Testifying on behalf of the Department of Interior (DOI), Bureau of Ocean Management Director, Abigail Hopper said that her agency opposes the Offshore Energy and Jobs Act (S 1276), the Alaska Outercontinental Shelf Lease Sale Act (S 1278), and the Southern Atlantic Energy Security Act (S 1279), which would allow for additional lease sales in the eastern Gulf of Mexico, Alaska, and the Atlantic and revenue sharing with those states. Hopper said that in addition to the fact that these bills would not give DOI the discretion to determine which areas are appropriate for development, that the agency does not support revenue sharing provisions in those bills. According to Hopper, DOI is in the process of looking to redirect state revenue sharing payments under the Gulf of Mexico Security Act of 2006 (GOMESA) because DOI believes that these revenues should go to federal natural resources, watershed, and conservation efforts which are of greater benefit to U.S. taxpayers. Hopper also expressed opposition to the Condensate Act (S 1224) which would require DOE to define the term “condensate” as well as have DOI consider condensates a separate commodity. Although DOI is not opposed to having a standard definition for what constitutes a “condensate”, Hopper said that that requiring the U.S. Geological Survey to perform undiscovered petroleum resource assessments for condensates would be burdensome.
Senator Murkowski made it clear that she was not at all pleased that DOI is considering a change in its revenue sharing policy with states and was hopeful that Secretary Jewell would keep her promise to consult Congress before implementing these changes.

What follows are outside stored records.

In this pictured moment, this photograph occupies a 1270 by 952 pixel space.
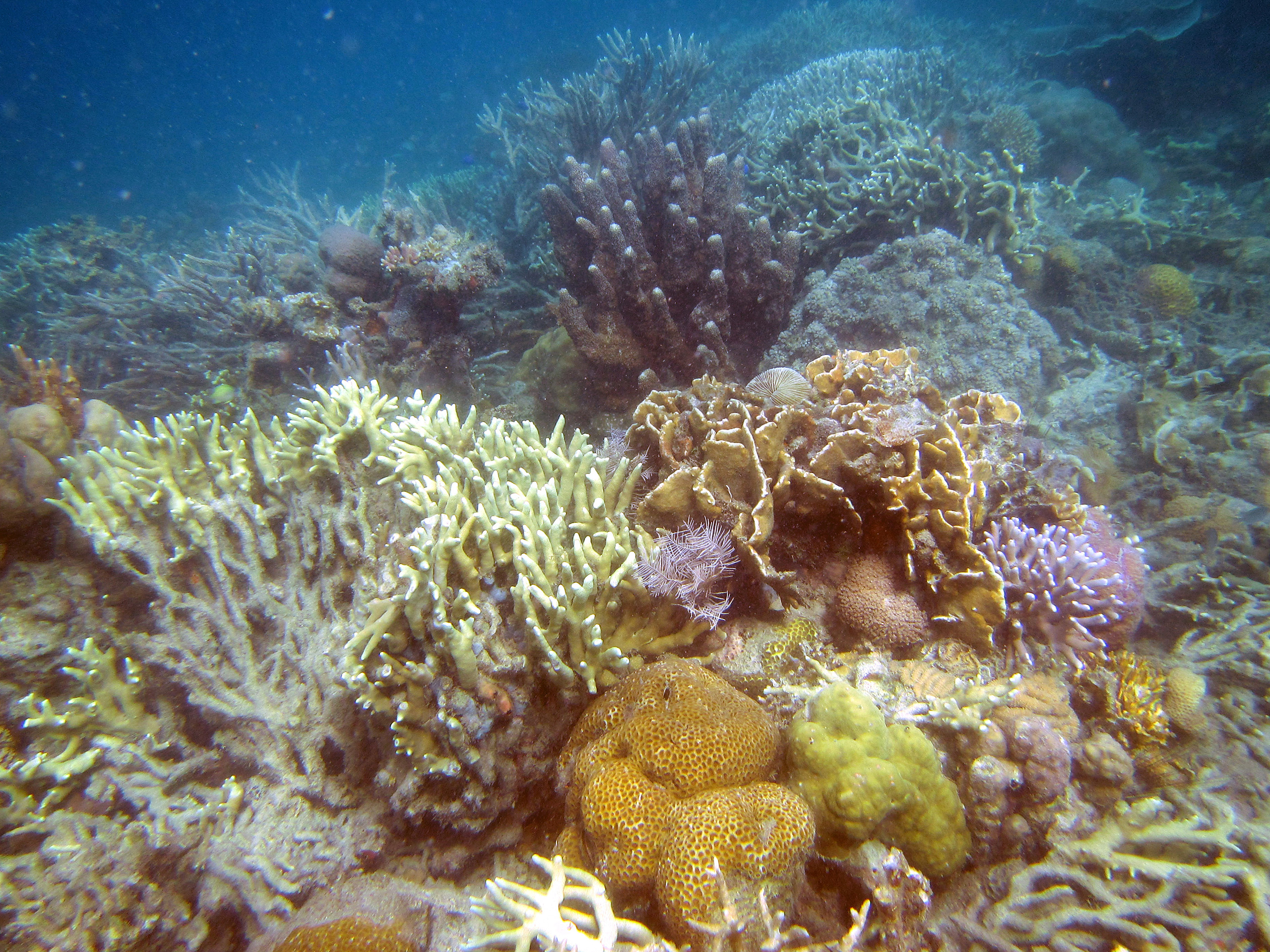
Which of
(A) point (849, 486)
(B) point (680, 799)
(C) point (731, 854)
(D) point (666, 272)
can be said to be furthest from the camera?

Senator Cassidy (R-LA) also noted that the revenues that the state of Louisiana is currently receiving under GOMESA are used for coastal restoration, which is a top priority for the state.
Testifying on behalf of the Alaska Center for Energy, Deputy Director Brad Sheets discussed some of the renewable and off grid energy research the Center is engaged in which looks to provide reliable and affordable energy to Alaskans, particularly to those in remote areas where power is extremely expensive. In addition to developing these important technologies, the Center also supports research to develop Alaska’s unconventional fossil resources, including methane hydrates. Sheets referenced a memorandum of understanding (MOU) between the Department of Energy and the Alaska Department of Natural Resources concerning the development of methane hydrates on Alaska’s North Slope that was signed in 2013. Under the MOU, DOE’s Office of Fossil Energy is charged with conducting research and development activities on methane hydrates in the state. He stressed that Alaska strongly supports this research and he is hopeful that it will lead to the commercialization of methane hydrates.
Senator Murkowski is expected to hold more hearings on legislative proposals that she hopes to include in a comprehensive energy bill. In addition to the energy supply hearing, the Committee has also held hearings on legislation addressing energy efficiency and energy infrastructure. A hearing on energy accountability and reform legislation has also been scheduled for early June. In addition to these topics, legislation to end the crude oil ban may also be included.
The House Energy and Commerce Committee is moving through a similar process. To date, the Energy and Commerce Committee has released discussion titles on several topics including: 21st Century Energy Workforce, energy reliability and security, energy efficiency, reform of the strategic petroleum reserve, Federal Energy Regulatory Commission permitting modernization for hydropower projects and natural gas pipelines, and energy diplomacy.